Syaikh Salim bin ‘Ied Al Hilali hafizhohullah berkata, “Siapa yang merutinkan shalat dan mengerjakannya di waktunya, maka ia akan selamat dari kesesatan.” (Bahjatun Nazhirin, 2: 232).
Jika ada yang sampai berbuat kemungkaran, maka shalat pun bisa mencegahnya dari perbuatan tersebut.
Dari Abu Hurairah, ia berkata bahwa ada seseorang yang pernah mendatangi Nabi shallallahu ‘alaihi wa sallam, ia mengatakan:
جَاءَ
رَجُلٌ إِلَى النَّبِّي صَلَّى اللهُ عَلَيْهِ وَسَلَّمَ فَقَالَ: إِنَّ فُلاَنًا
يُصَلِّيْ بِاللَّيْلِ فَإِذَا أَصْبَحَ سَرِقَ؟ فَقَالَ: “إِنَّهُ سَيَنْهَاهُ
مَا يَقُوْلُ
“Ada seseorang yang pernah mendatangi Nabi shallallahu ‘alaihi wa
sallam.

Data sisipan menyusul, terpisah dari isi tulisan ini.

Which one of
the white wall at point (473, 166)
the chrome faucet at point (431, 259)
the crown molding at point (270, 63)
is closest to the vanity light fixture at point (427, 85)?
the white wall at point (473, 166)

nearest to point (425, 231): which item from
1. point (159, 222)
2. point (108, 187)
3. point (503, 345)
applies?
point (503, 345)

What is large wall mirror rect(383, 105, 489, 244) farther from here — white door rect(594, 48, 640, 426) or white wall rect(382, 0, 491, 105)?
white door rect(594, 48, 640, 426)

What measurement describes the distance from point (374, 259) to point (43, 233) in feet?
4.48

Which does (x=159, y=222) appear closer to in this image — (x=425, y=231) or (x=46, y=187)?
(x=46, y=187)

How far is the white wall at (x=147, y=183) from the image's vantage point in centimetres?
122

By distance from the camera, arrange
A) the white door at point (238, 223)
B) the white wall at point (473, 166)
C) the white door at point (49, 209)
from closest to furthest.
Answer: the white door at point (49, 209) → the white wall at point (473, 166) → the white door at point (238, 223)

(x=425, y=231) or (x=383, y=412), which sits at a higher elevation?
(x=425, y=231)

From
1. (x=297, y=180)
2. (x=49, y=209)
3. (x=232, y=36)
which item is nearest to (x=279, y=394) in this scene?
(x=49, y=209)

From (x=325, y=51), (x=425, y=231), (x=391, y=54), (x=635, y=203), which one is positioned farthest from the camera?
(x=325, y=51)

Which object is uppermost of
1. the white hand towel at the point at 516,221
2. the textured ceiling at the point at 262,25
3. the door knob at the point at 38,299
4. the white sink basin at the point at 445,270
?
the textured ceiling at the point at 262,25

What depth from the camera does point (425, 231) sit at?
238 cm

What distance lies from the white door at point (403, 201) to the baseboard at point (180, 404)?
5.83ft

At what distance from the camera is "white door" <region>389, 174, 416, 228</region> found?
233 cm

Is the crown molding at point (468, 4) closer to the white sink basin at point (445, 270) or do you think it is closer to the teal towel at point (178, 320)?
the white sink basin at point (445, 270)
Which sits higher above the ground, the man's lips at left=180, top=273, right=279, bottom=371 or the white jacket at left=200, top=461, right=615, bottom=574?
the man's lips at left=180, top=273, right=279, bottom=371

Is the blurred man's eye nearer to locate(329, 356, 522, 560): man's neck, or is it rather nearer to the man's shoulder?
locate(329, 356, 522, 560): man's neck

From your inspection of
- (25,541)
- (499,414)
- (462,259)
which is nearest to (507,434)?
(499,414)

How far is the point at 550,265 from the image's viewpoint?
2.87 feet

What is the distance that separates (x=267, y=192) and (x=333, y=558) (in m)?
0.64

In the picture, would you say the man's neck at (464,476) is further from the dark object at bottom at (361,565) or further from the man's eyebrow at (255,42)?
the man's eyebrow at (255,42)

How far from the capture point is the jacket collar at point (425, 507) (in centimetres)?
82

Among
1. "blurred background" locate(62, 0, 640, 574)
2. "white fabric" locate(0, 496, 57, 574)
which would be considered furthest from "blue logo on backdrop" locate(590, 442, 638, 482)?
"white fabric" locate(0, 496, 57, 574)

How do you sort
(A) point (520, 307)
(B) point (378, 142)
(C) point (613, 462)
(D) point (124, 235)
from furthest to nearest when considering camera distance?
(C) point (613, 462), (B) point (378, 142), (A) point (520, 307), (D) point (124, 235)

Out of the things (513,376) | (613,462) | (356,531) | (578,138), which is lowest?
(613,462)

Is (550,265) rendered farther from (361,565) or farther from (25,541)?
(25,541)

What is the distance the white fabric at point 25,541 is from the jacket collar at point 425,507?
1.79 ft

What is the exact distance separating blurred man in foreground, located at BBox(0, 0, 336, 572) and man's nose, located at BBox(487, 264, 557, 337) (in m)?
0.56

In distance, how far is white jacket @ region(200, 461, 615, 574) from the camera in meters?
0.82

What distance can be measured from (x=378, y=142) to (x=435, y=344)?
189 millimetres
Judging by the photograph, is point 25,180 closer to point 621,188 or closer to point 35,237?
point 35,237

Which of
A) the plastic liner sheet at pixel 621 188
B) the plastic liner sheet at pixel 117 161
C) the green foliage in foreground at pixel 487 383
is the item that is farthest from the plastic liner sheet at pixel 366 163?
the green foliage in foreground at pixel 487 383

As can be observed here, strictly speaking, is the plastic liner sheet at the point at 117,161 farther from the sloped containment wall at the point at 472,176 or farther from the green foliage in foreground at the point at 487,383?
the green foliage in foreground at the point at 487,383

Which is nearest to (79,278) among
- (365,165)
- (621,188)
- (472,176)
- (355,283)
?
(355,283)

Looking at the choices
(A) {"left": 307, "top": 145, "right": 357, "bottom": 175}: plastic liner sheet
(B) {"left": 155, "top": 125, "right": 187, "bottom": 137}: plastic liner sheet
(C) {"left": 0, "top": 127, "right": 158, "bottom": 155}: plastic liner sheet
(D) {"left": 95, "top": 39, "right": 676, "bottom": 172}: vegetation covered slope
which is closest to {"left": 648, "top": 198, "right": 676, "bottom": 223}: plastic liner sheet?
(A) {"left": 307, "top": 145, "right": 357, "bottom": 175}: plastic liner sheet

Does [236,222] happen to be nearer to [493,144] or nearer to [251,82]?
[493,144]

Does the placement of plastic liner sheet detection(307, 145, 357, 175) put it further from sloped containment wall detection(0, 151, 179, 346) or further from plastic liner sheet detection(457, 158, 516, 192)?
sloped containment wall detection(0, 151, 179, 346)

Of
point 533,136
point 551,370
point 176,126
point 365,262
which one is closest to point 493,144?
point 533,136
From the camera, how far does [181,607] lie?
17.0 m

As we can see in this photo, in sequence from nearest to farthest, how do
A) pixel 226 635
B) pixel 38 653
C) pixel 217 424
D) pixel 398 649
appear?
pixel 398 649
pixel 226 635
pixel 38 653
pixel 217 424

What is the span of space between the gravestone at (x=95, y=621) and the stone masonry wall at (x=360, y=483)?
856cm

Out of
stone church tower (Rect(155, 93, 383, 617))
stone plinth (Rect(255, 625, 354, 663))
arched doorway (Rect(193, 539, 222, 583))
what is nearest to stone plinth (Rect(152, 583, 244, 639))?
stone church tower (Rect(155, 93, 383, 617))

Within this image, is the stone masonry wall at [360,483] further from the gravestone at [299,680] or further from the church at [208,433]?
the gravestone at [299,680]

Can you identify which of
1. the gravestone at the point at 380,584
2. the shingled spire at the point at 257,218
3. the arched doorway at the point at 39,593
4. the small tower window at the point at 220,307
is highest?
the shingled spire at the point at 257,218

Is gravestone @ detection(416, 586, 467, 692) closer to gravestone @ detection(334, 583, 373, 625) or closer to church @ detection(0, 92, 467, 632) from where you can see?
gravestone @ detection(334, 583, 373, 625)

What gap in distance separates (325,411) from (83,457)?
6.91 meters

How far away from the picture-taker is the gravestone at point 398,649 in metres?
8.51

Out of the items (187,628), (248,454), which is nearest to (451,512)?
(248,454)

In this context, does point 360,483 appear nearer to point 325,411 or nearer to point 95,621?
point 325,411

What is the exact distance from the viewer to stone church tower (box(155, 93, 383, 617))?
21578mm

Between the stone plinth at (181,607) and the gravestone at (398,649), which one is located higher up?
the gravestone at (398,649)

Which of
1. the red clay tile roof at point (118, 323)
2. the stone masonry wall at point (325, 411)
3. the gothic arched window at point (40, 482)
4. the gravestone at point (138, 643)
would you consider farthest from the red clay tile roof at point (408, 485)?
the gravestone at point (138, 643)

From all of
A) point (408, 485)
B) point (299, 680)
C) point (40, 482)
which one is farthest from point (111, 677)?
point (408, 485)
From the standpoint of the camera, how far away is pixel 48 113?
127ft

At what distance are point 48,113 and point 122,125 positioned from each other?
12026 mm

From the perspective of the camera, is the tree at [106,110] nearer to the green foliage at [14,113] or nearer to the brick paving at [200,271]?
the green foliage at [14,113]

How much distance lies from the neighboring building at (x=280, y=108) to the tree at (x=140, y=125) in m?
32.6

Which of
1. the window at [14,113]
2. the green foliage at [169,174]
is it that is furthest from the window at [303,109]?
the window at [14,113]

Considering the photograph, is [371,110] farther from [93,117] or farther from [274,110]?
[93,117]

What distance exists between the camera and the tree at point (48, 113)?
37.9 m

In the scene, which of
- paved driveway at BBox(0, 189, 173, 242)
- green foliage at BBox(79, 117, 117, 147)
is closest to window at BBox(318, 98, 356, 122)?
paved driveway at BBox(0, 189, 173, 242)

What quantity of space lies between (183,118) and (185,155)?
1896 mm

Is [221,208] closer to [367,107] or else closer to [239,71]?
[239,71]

Ia berkata, “Ada seseorang yang biasa shalat di malam hari namun di
pagi hari ia mencuri. Bagaimana seperti itu?” Beliau lantas berkata, “Shalat
tersebut akan mencegah apa yang ia lakukan.” (HR. Ahmad 2: 447, sanadnya
shahih kata Syaikh Syu’aib Al Arnauth).
Nah berarti shalat yang baik adalah shalat yang bisa mencegah dari perbuatan keji dan mungkar. Inilah shalat yang mesti dibentuk. Jadi kalau ia rajin shalat, malah masih terus melakukan dosa besar, maka shalatnya lah yang mesti diperbaiki. Wallahu a’lam.
Tapi bagaimana jika sering melakukan dosa, tapi
jarang melakukan kebaikan? aku pernah bertanya pada seseorang, kenapa dia
selalu melakukan dosa dan tak pernah beribadah? orang itu menjawab dengan
entengnya, "kalau dosaku terlalu banyak, nanti Malaikat melemparnya ke
neraka akan terlewat, malah sampai disurga"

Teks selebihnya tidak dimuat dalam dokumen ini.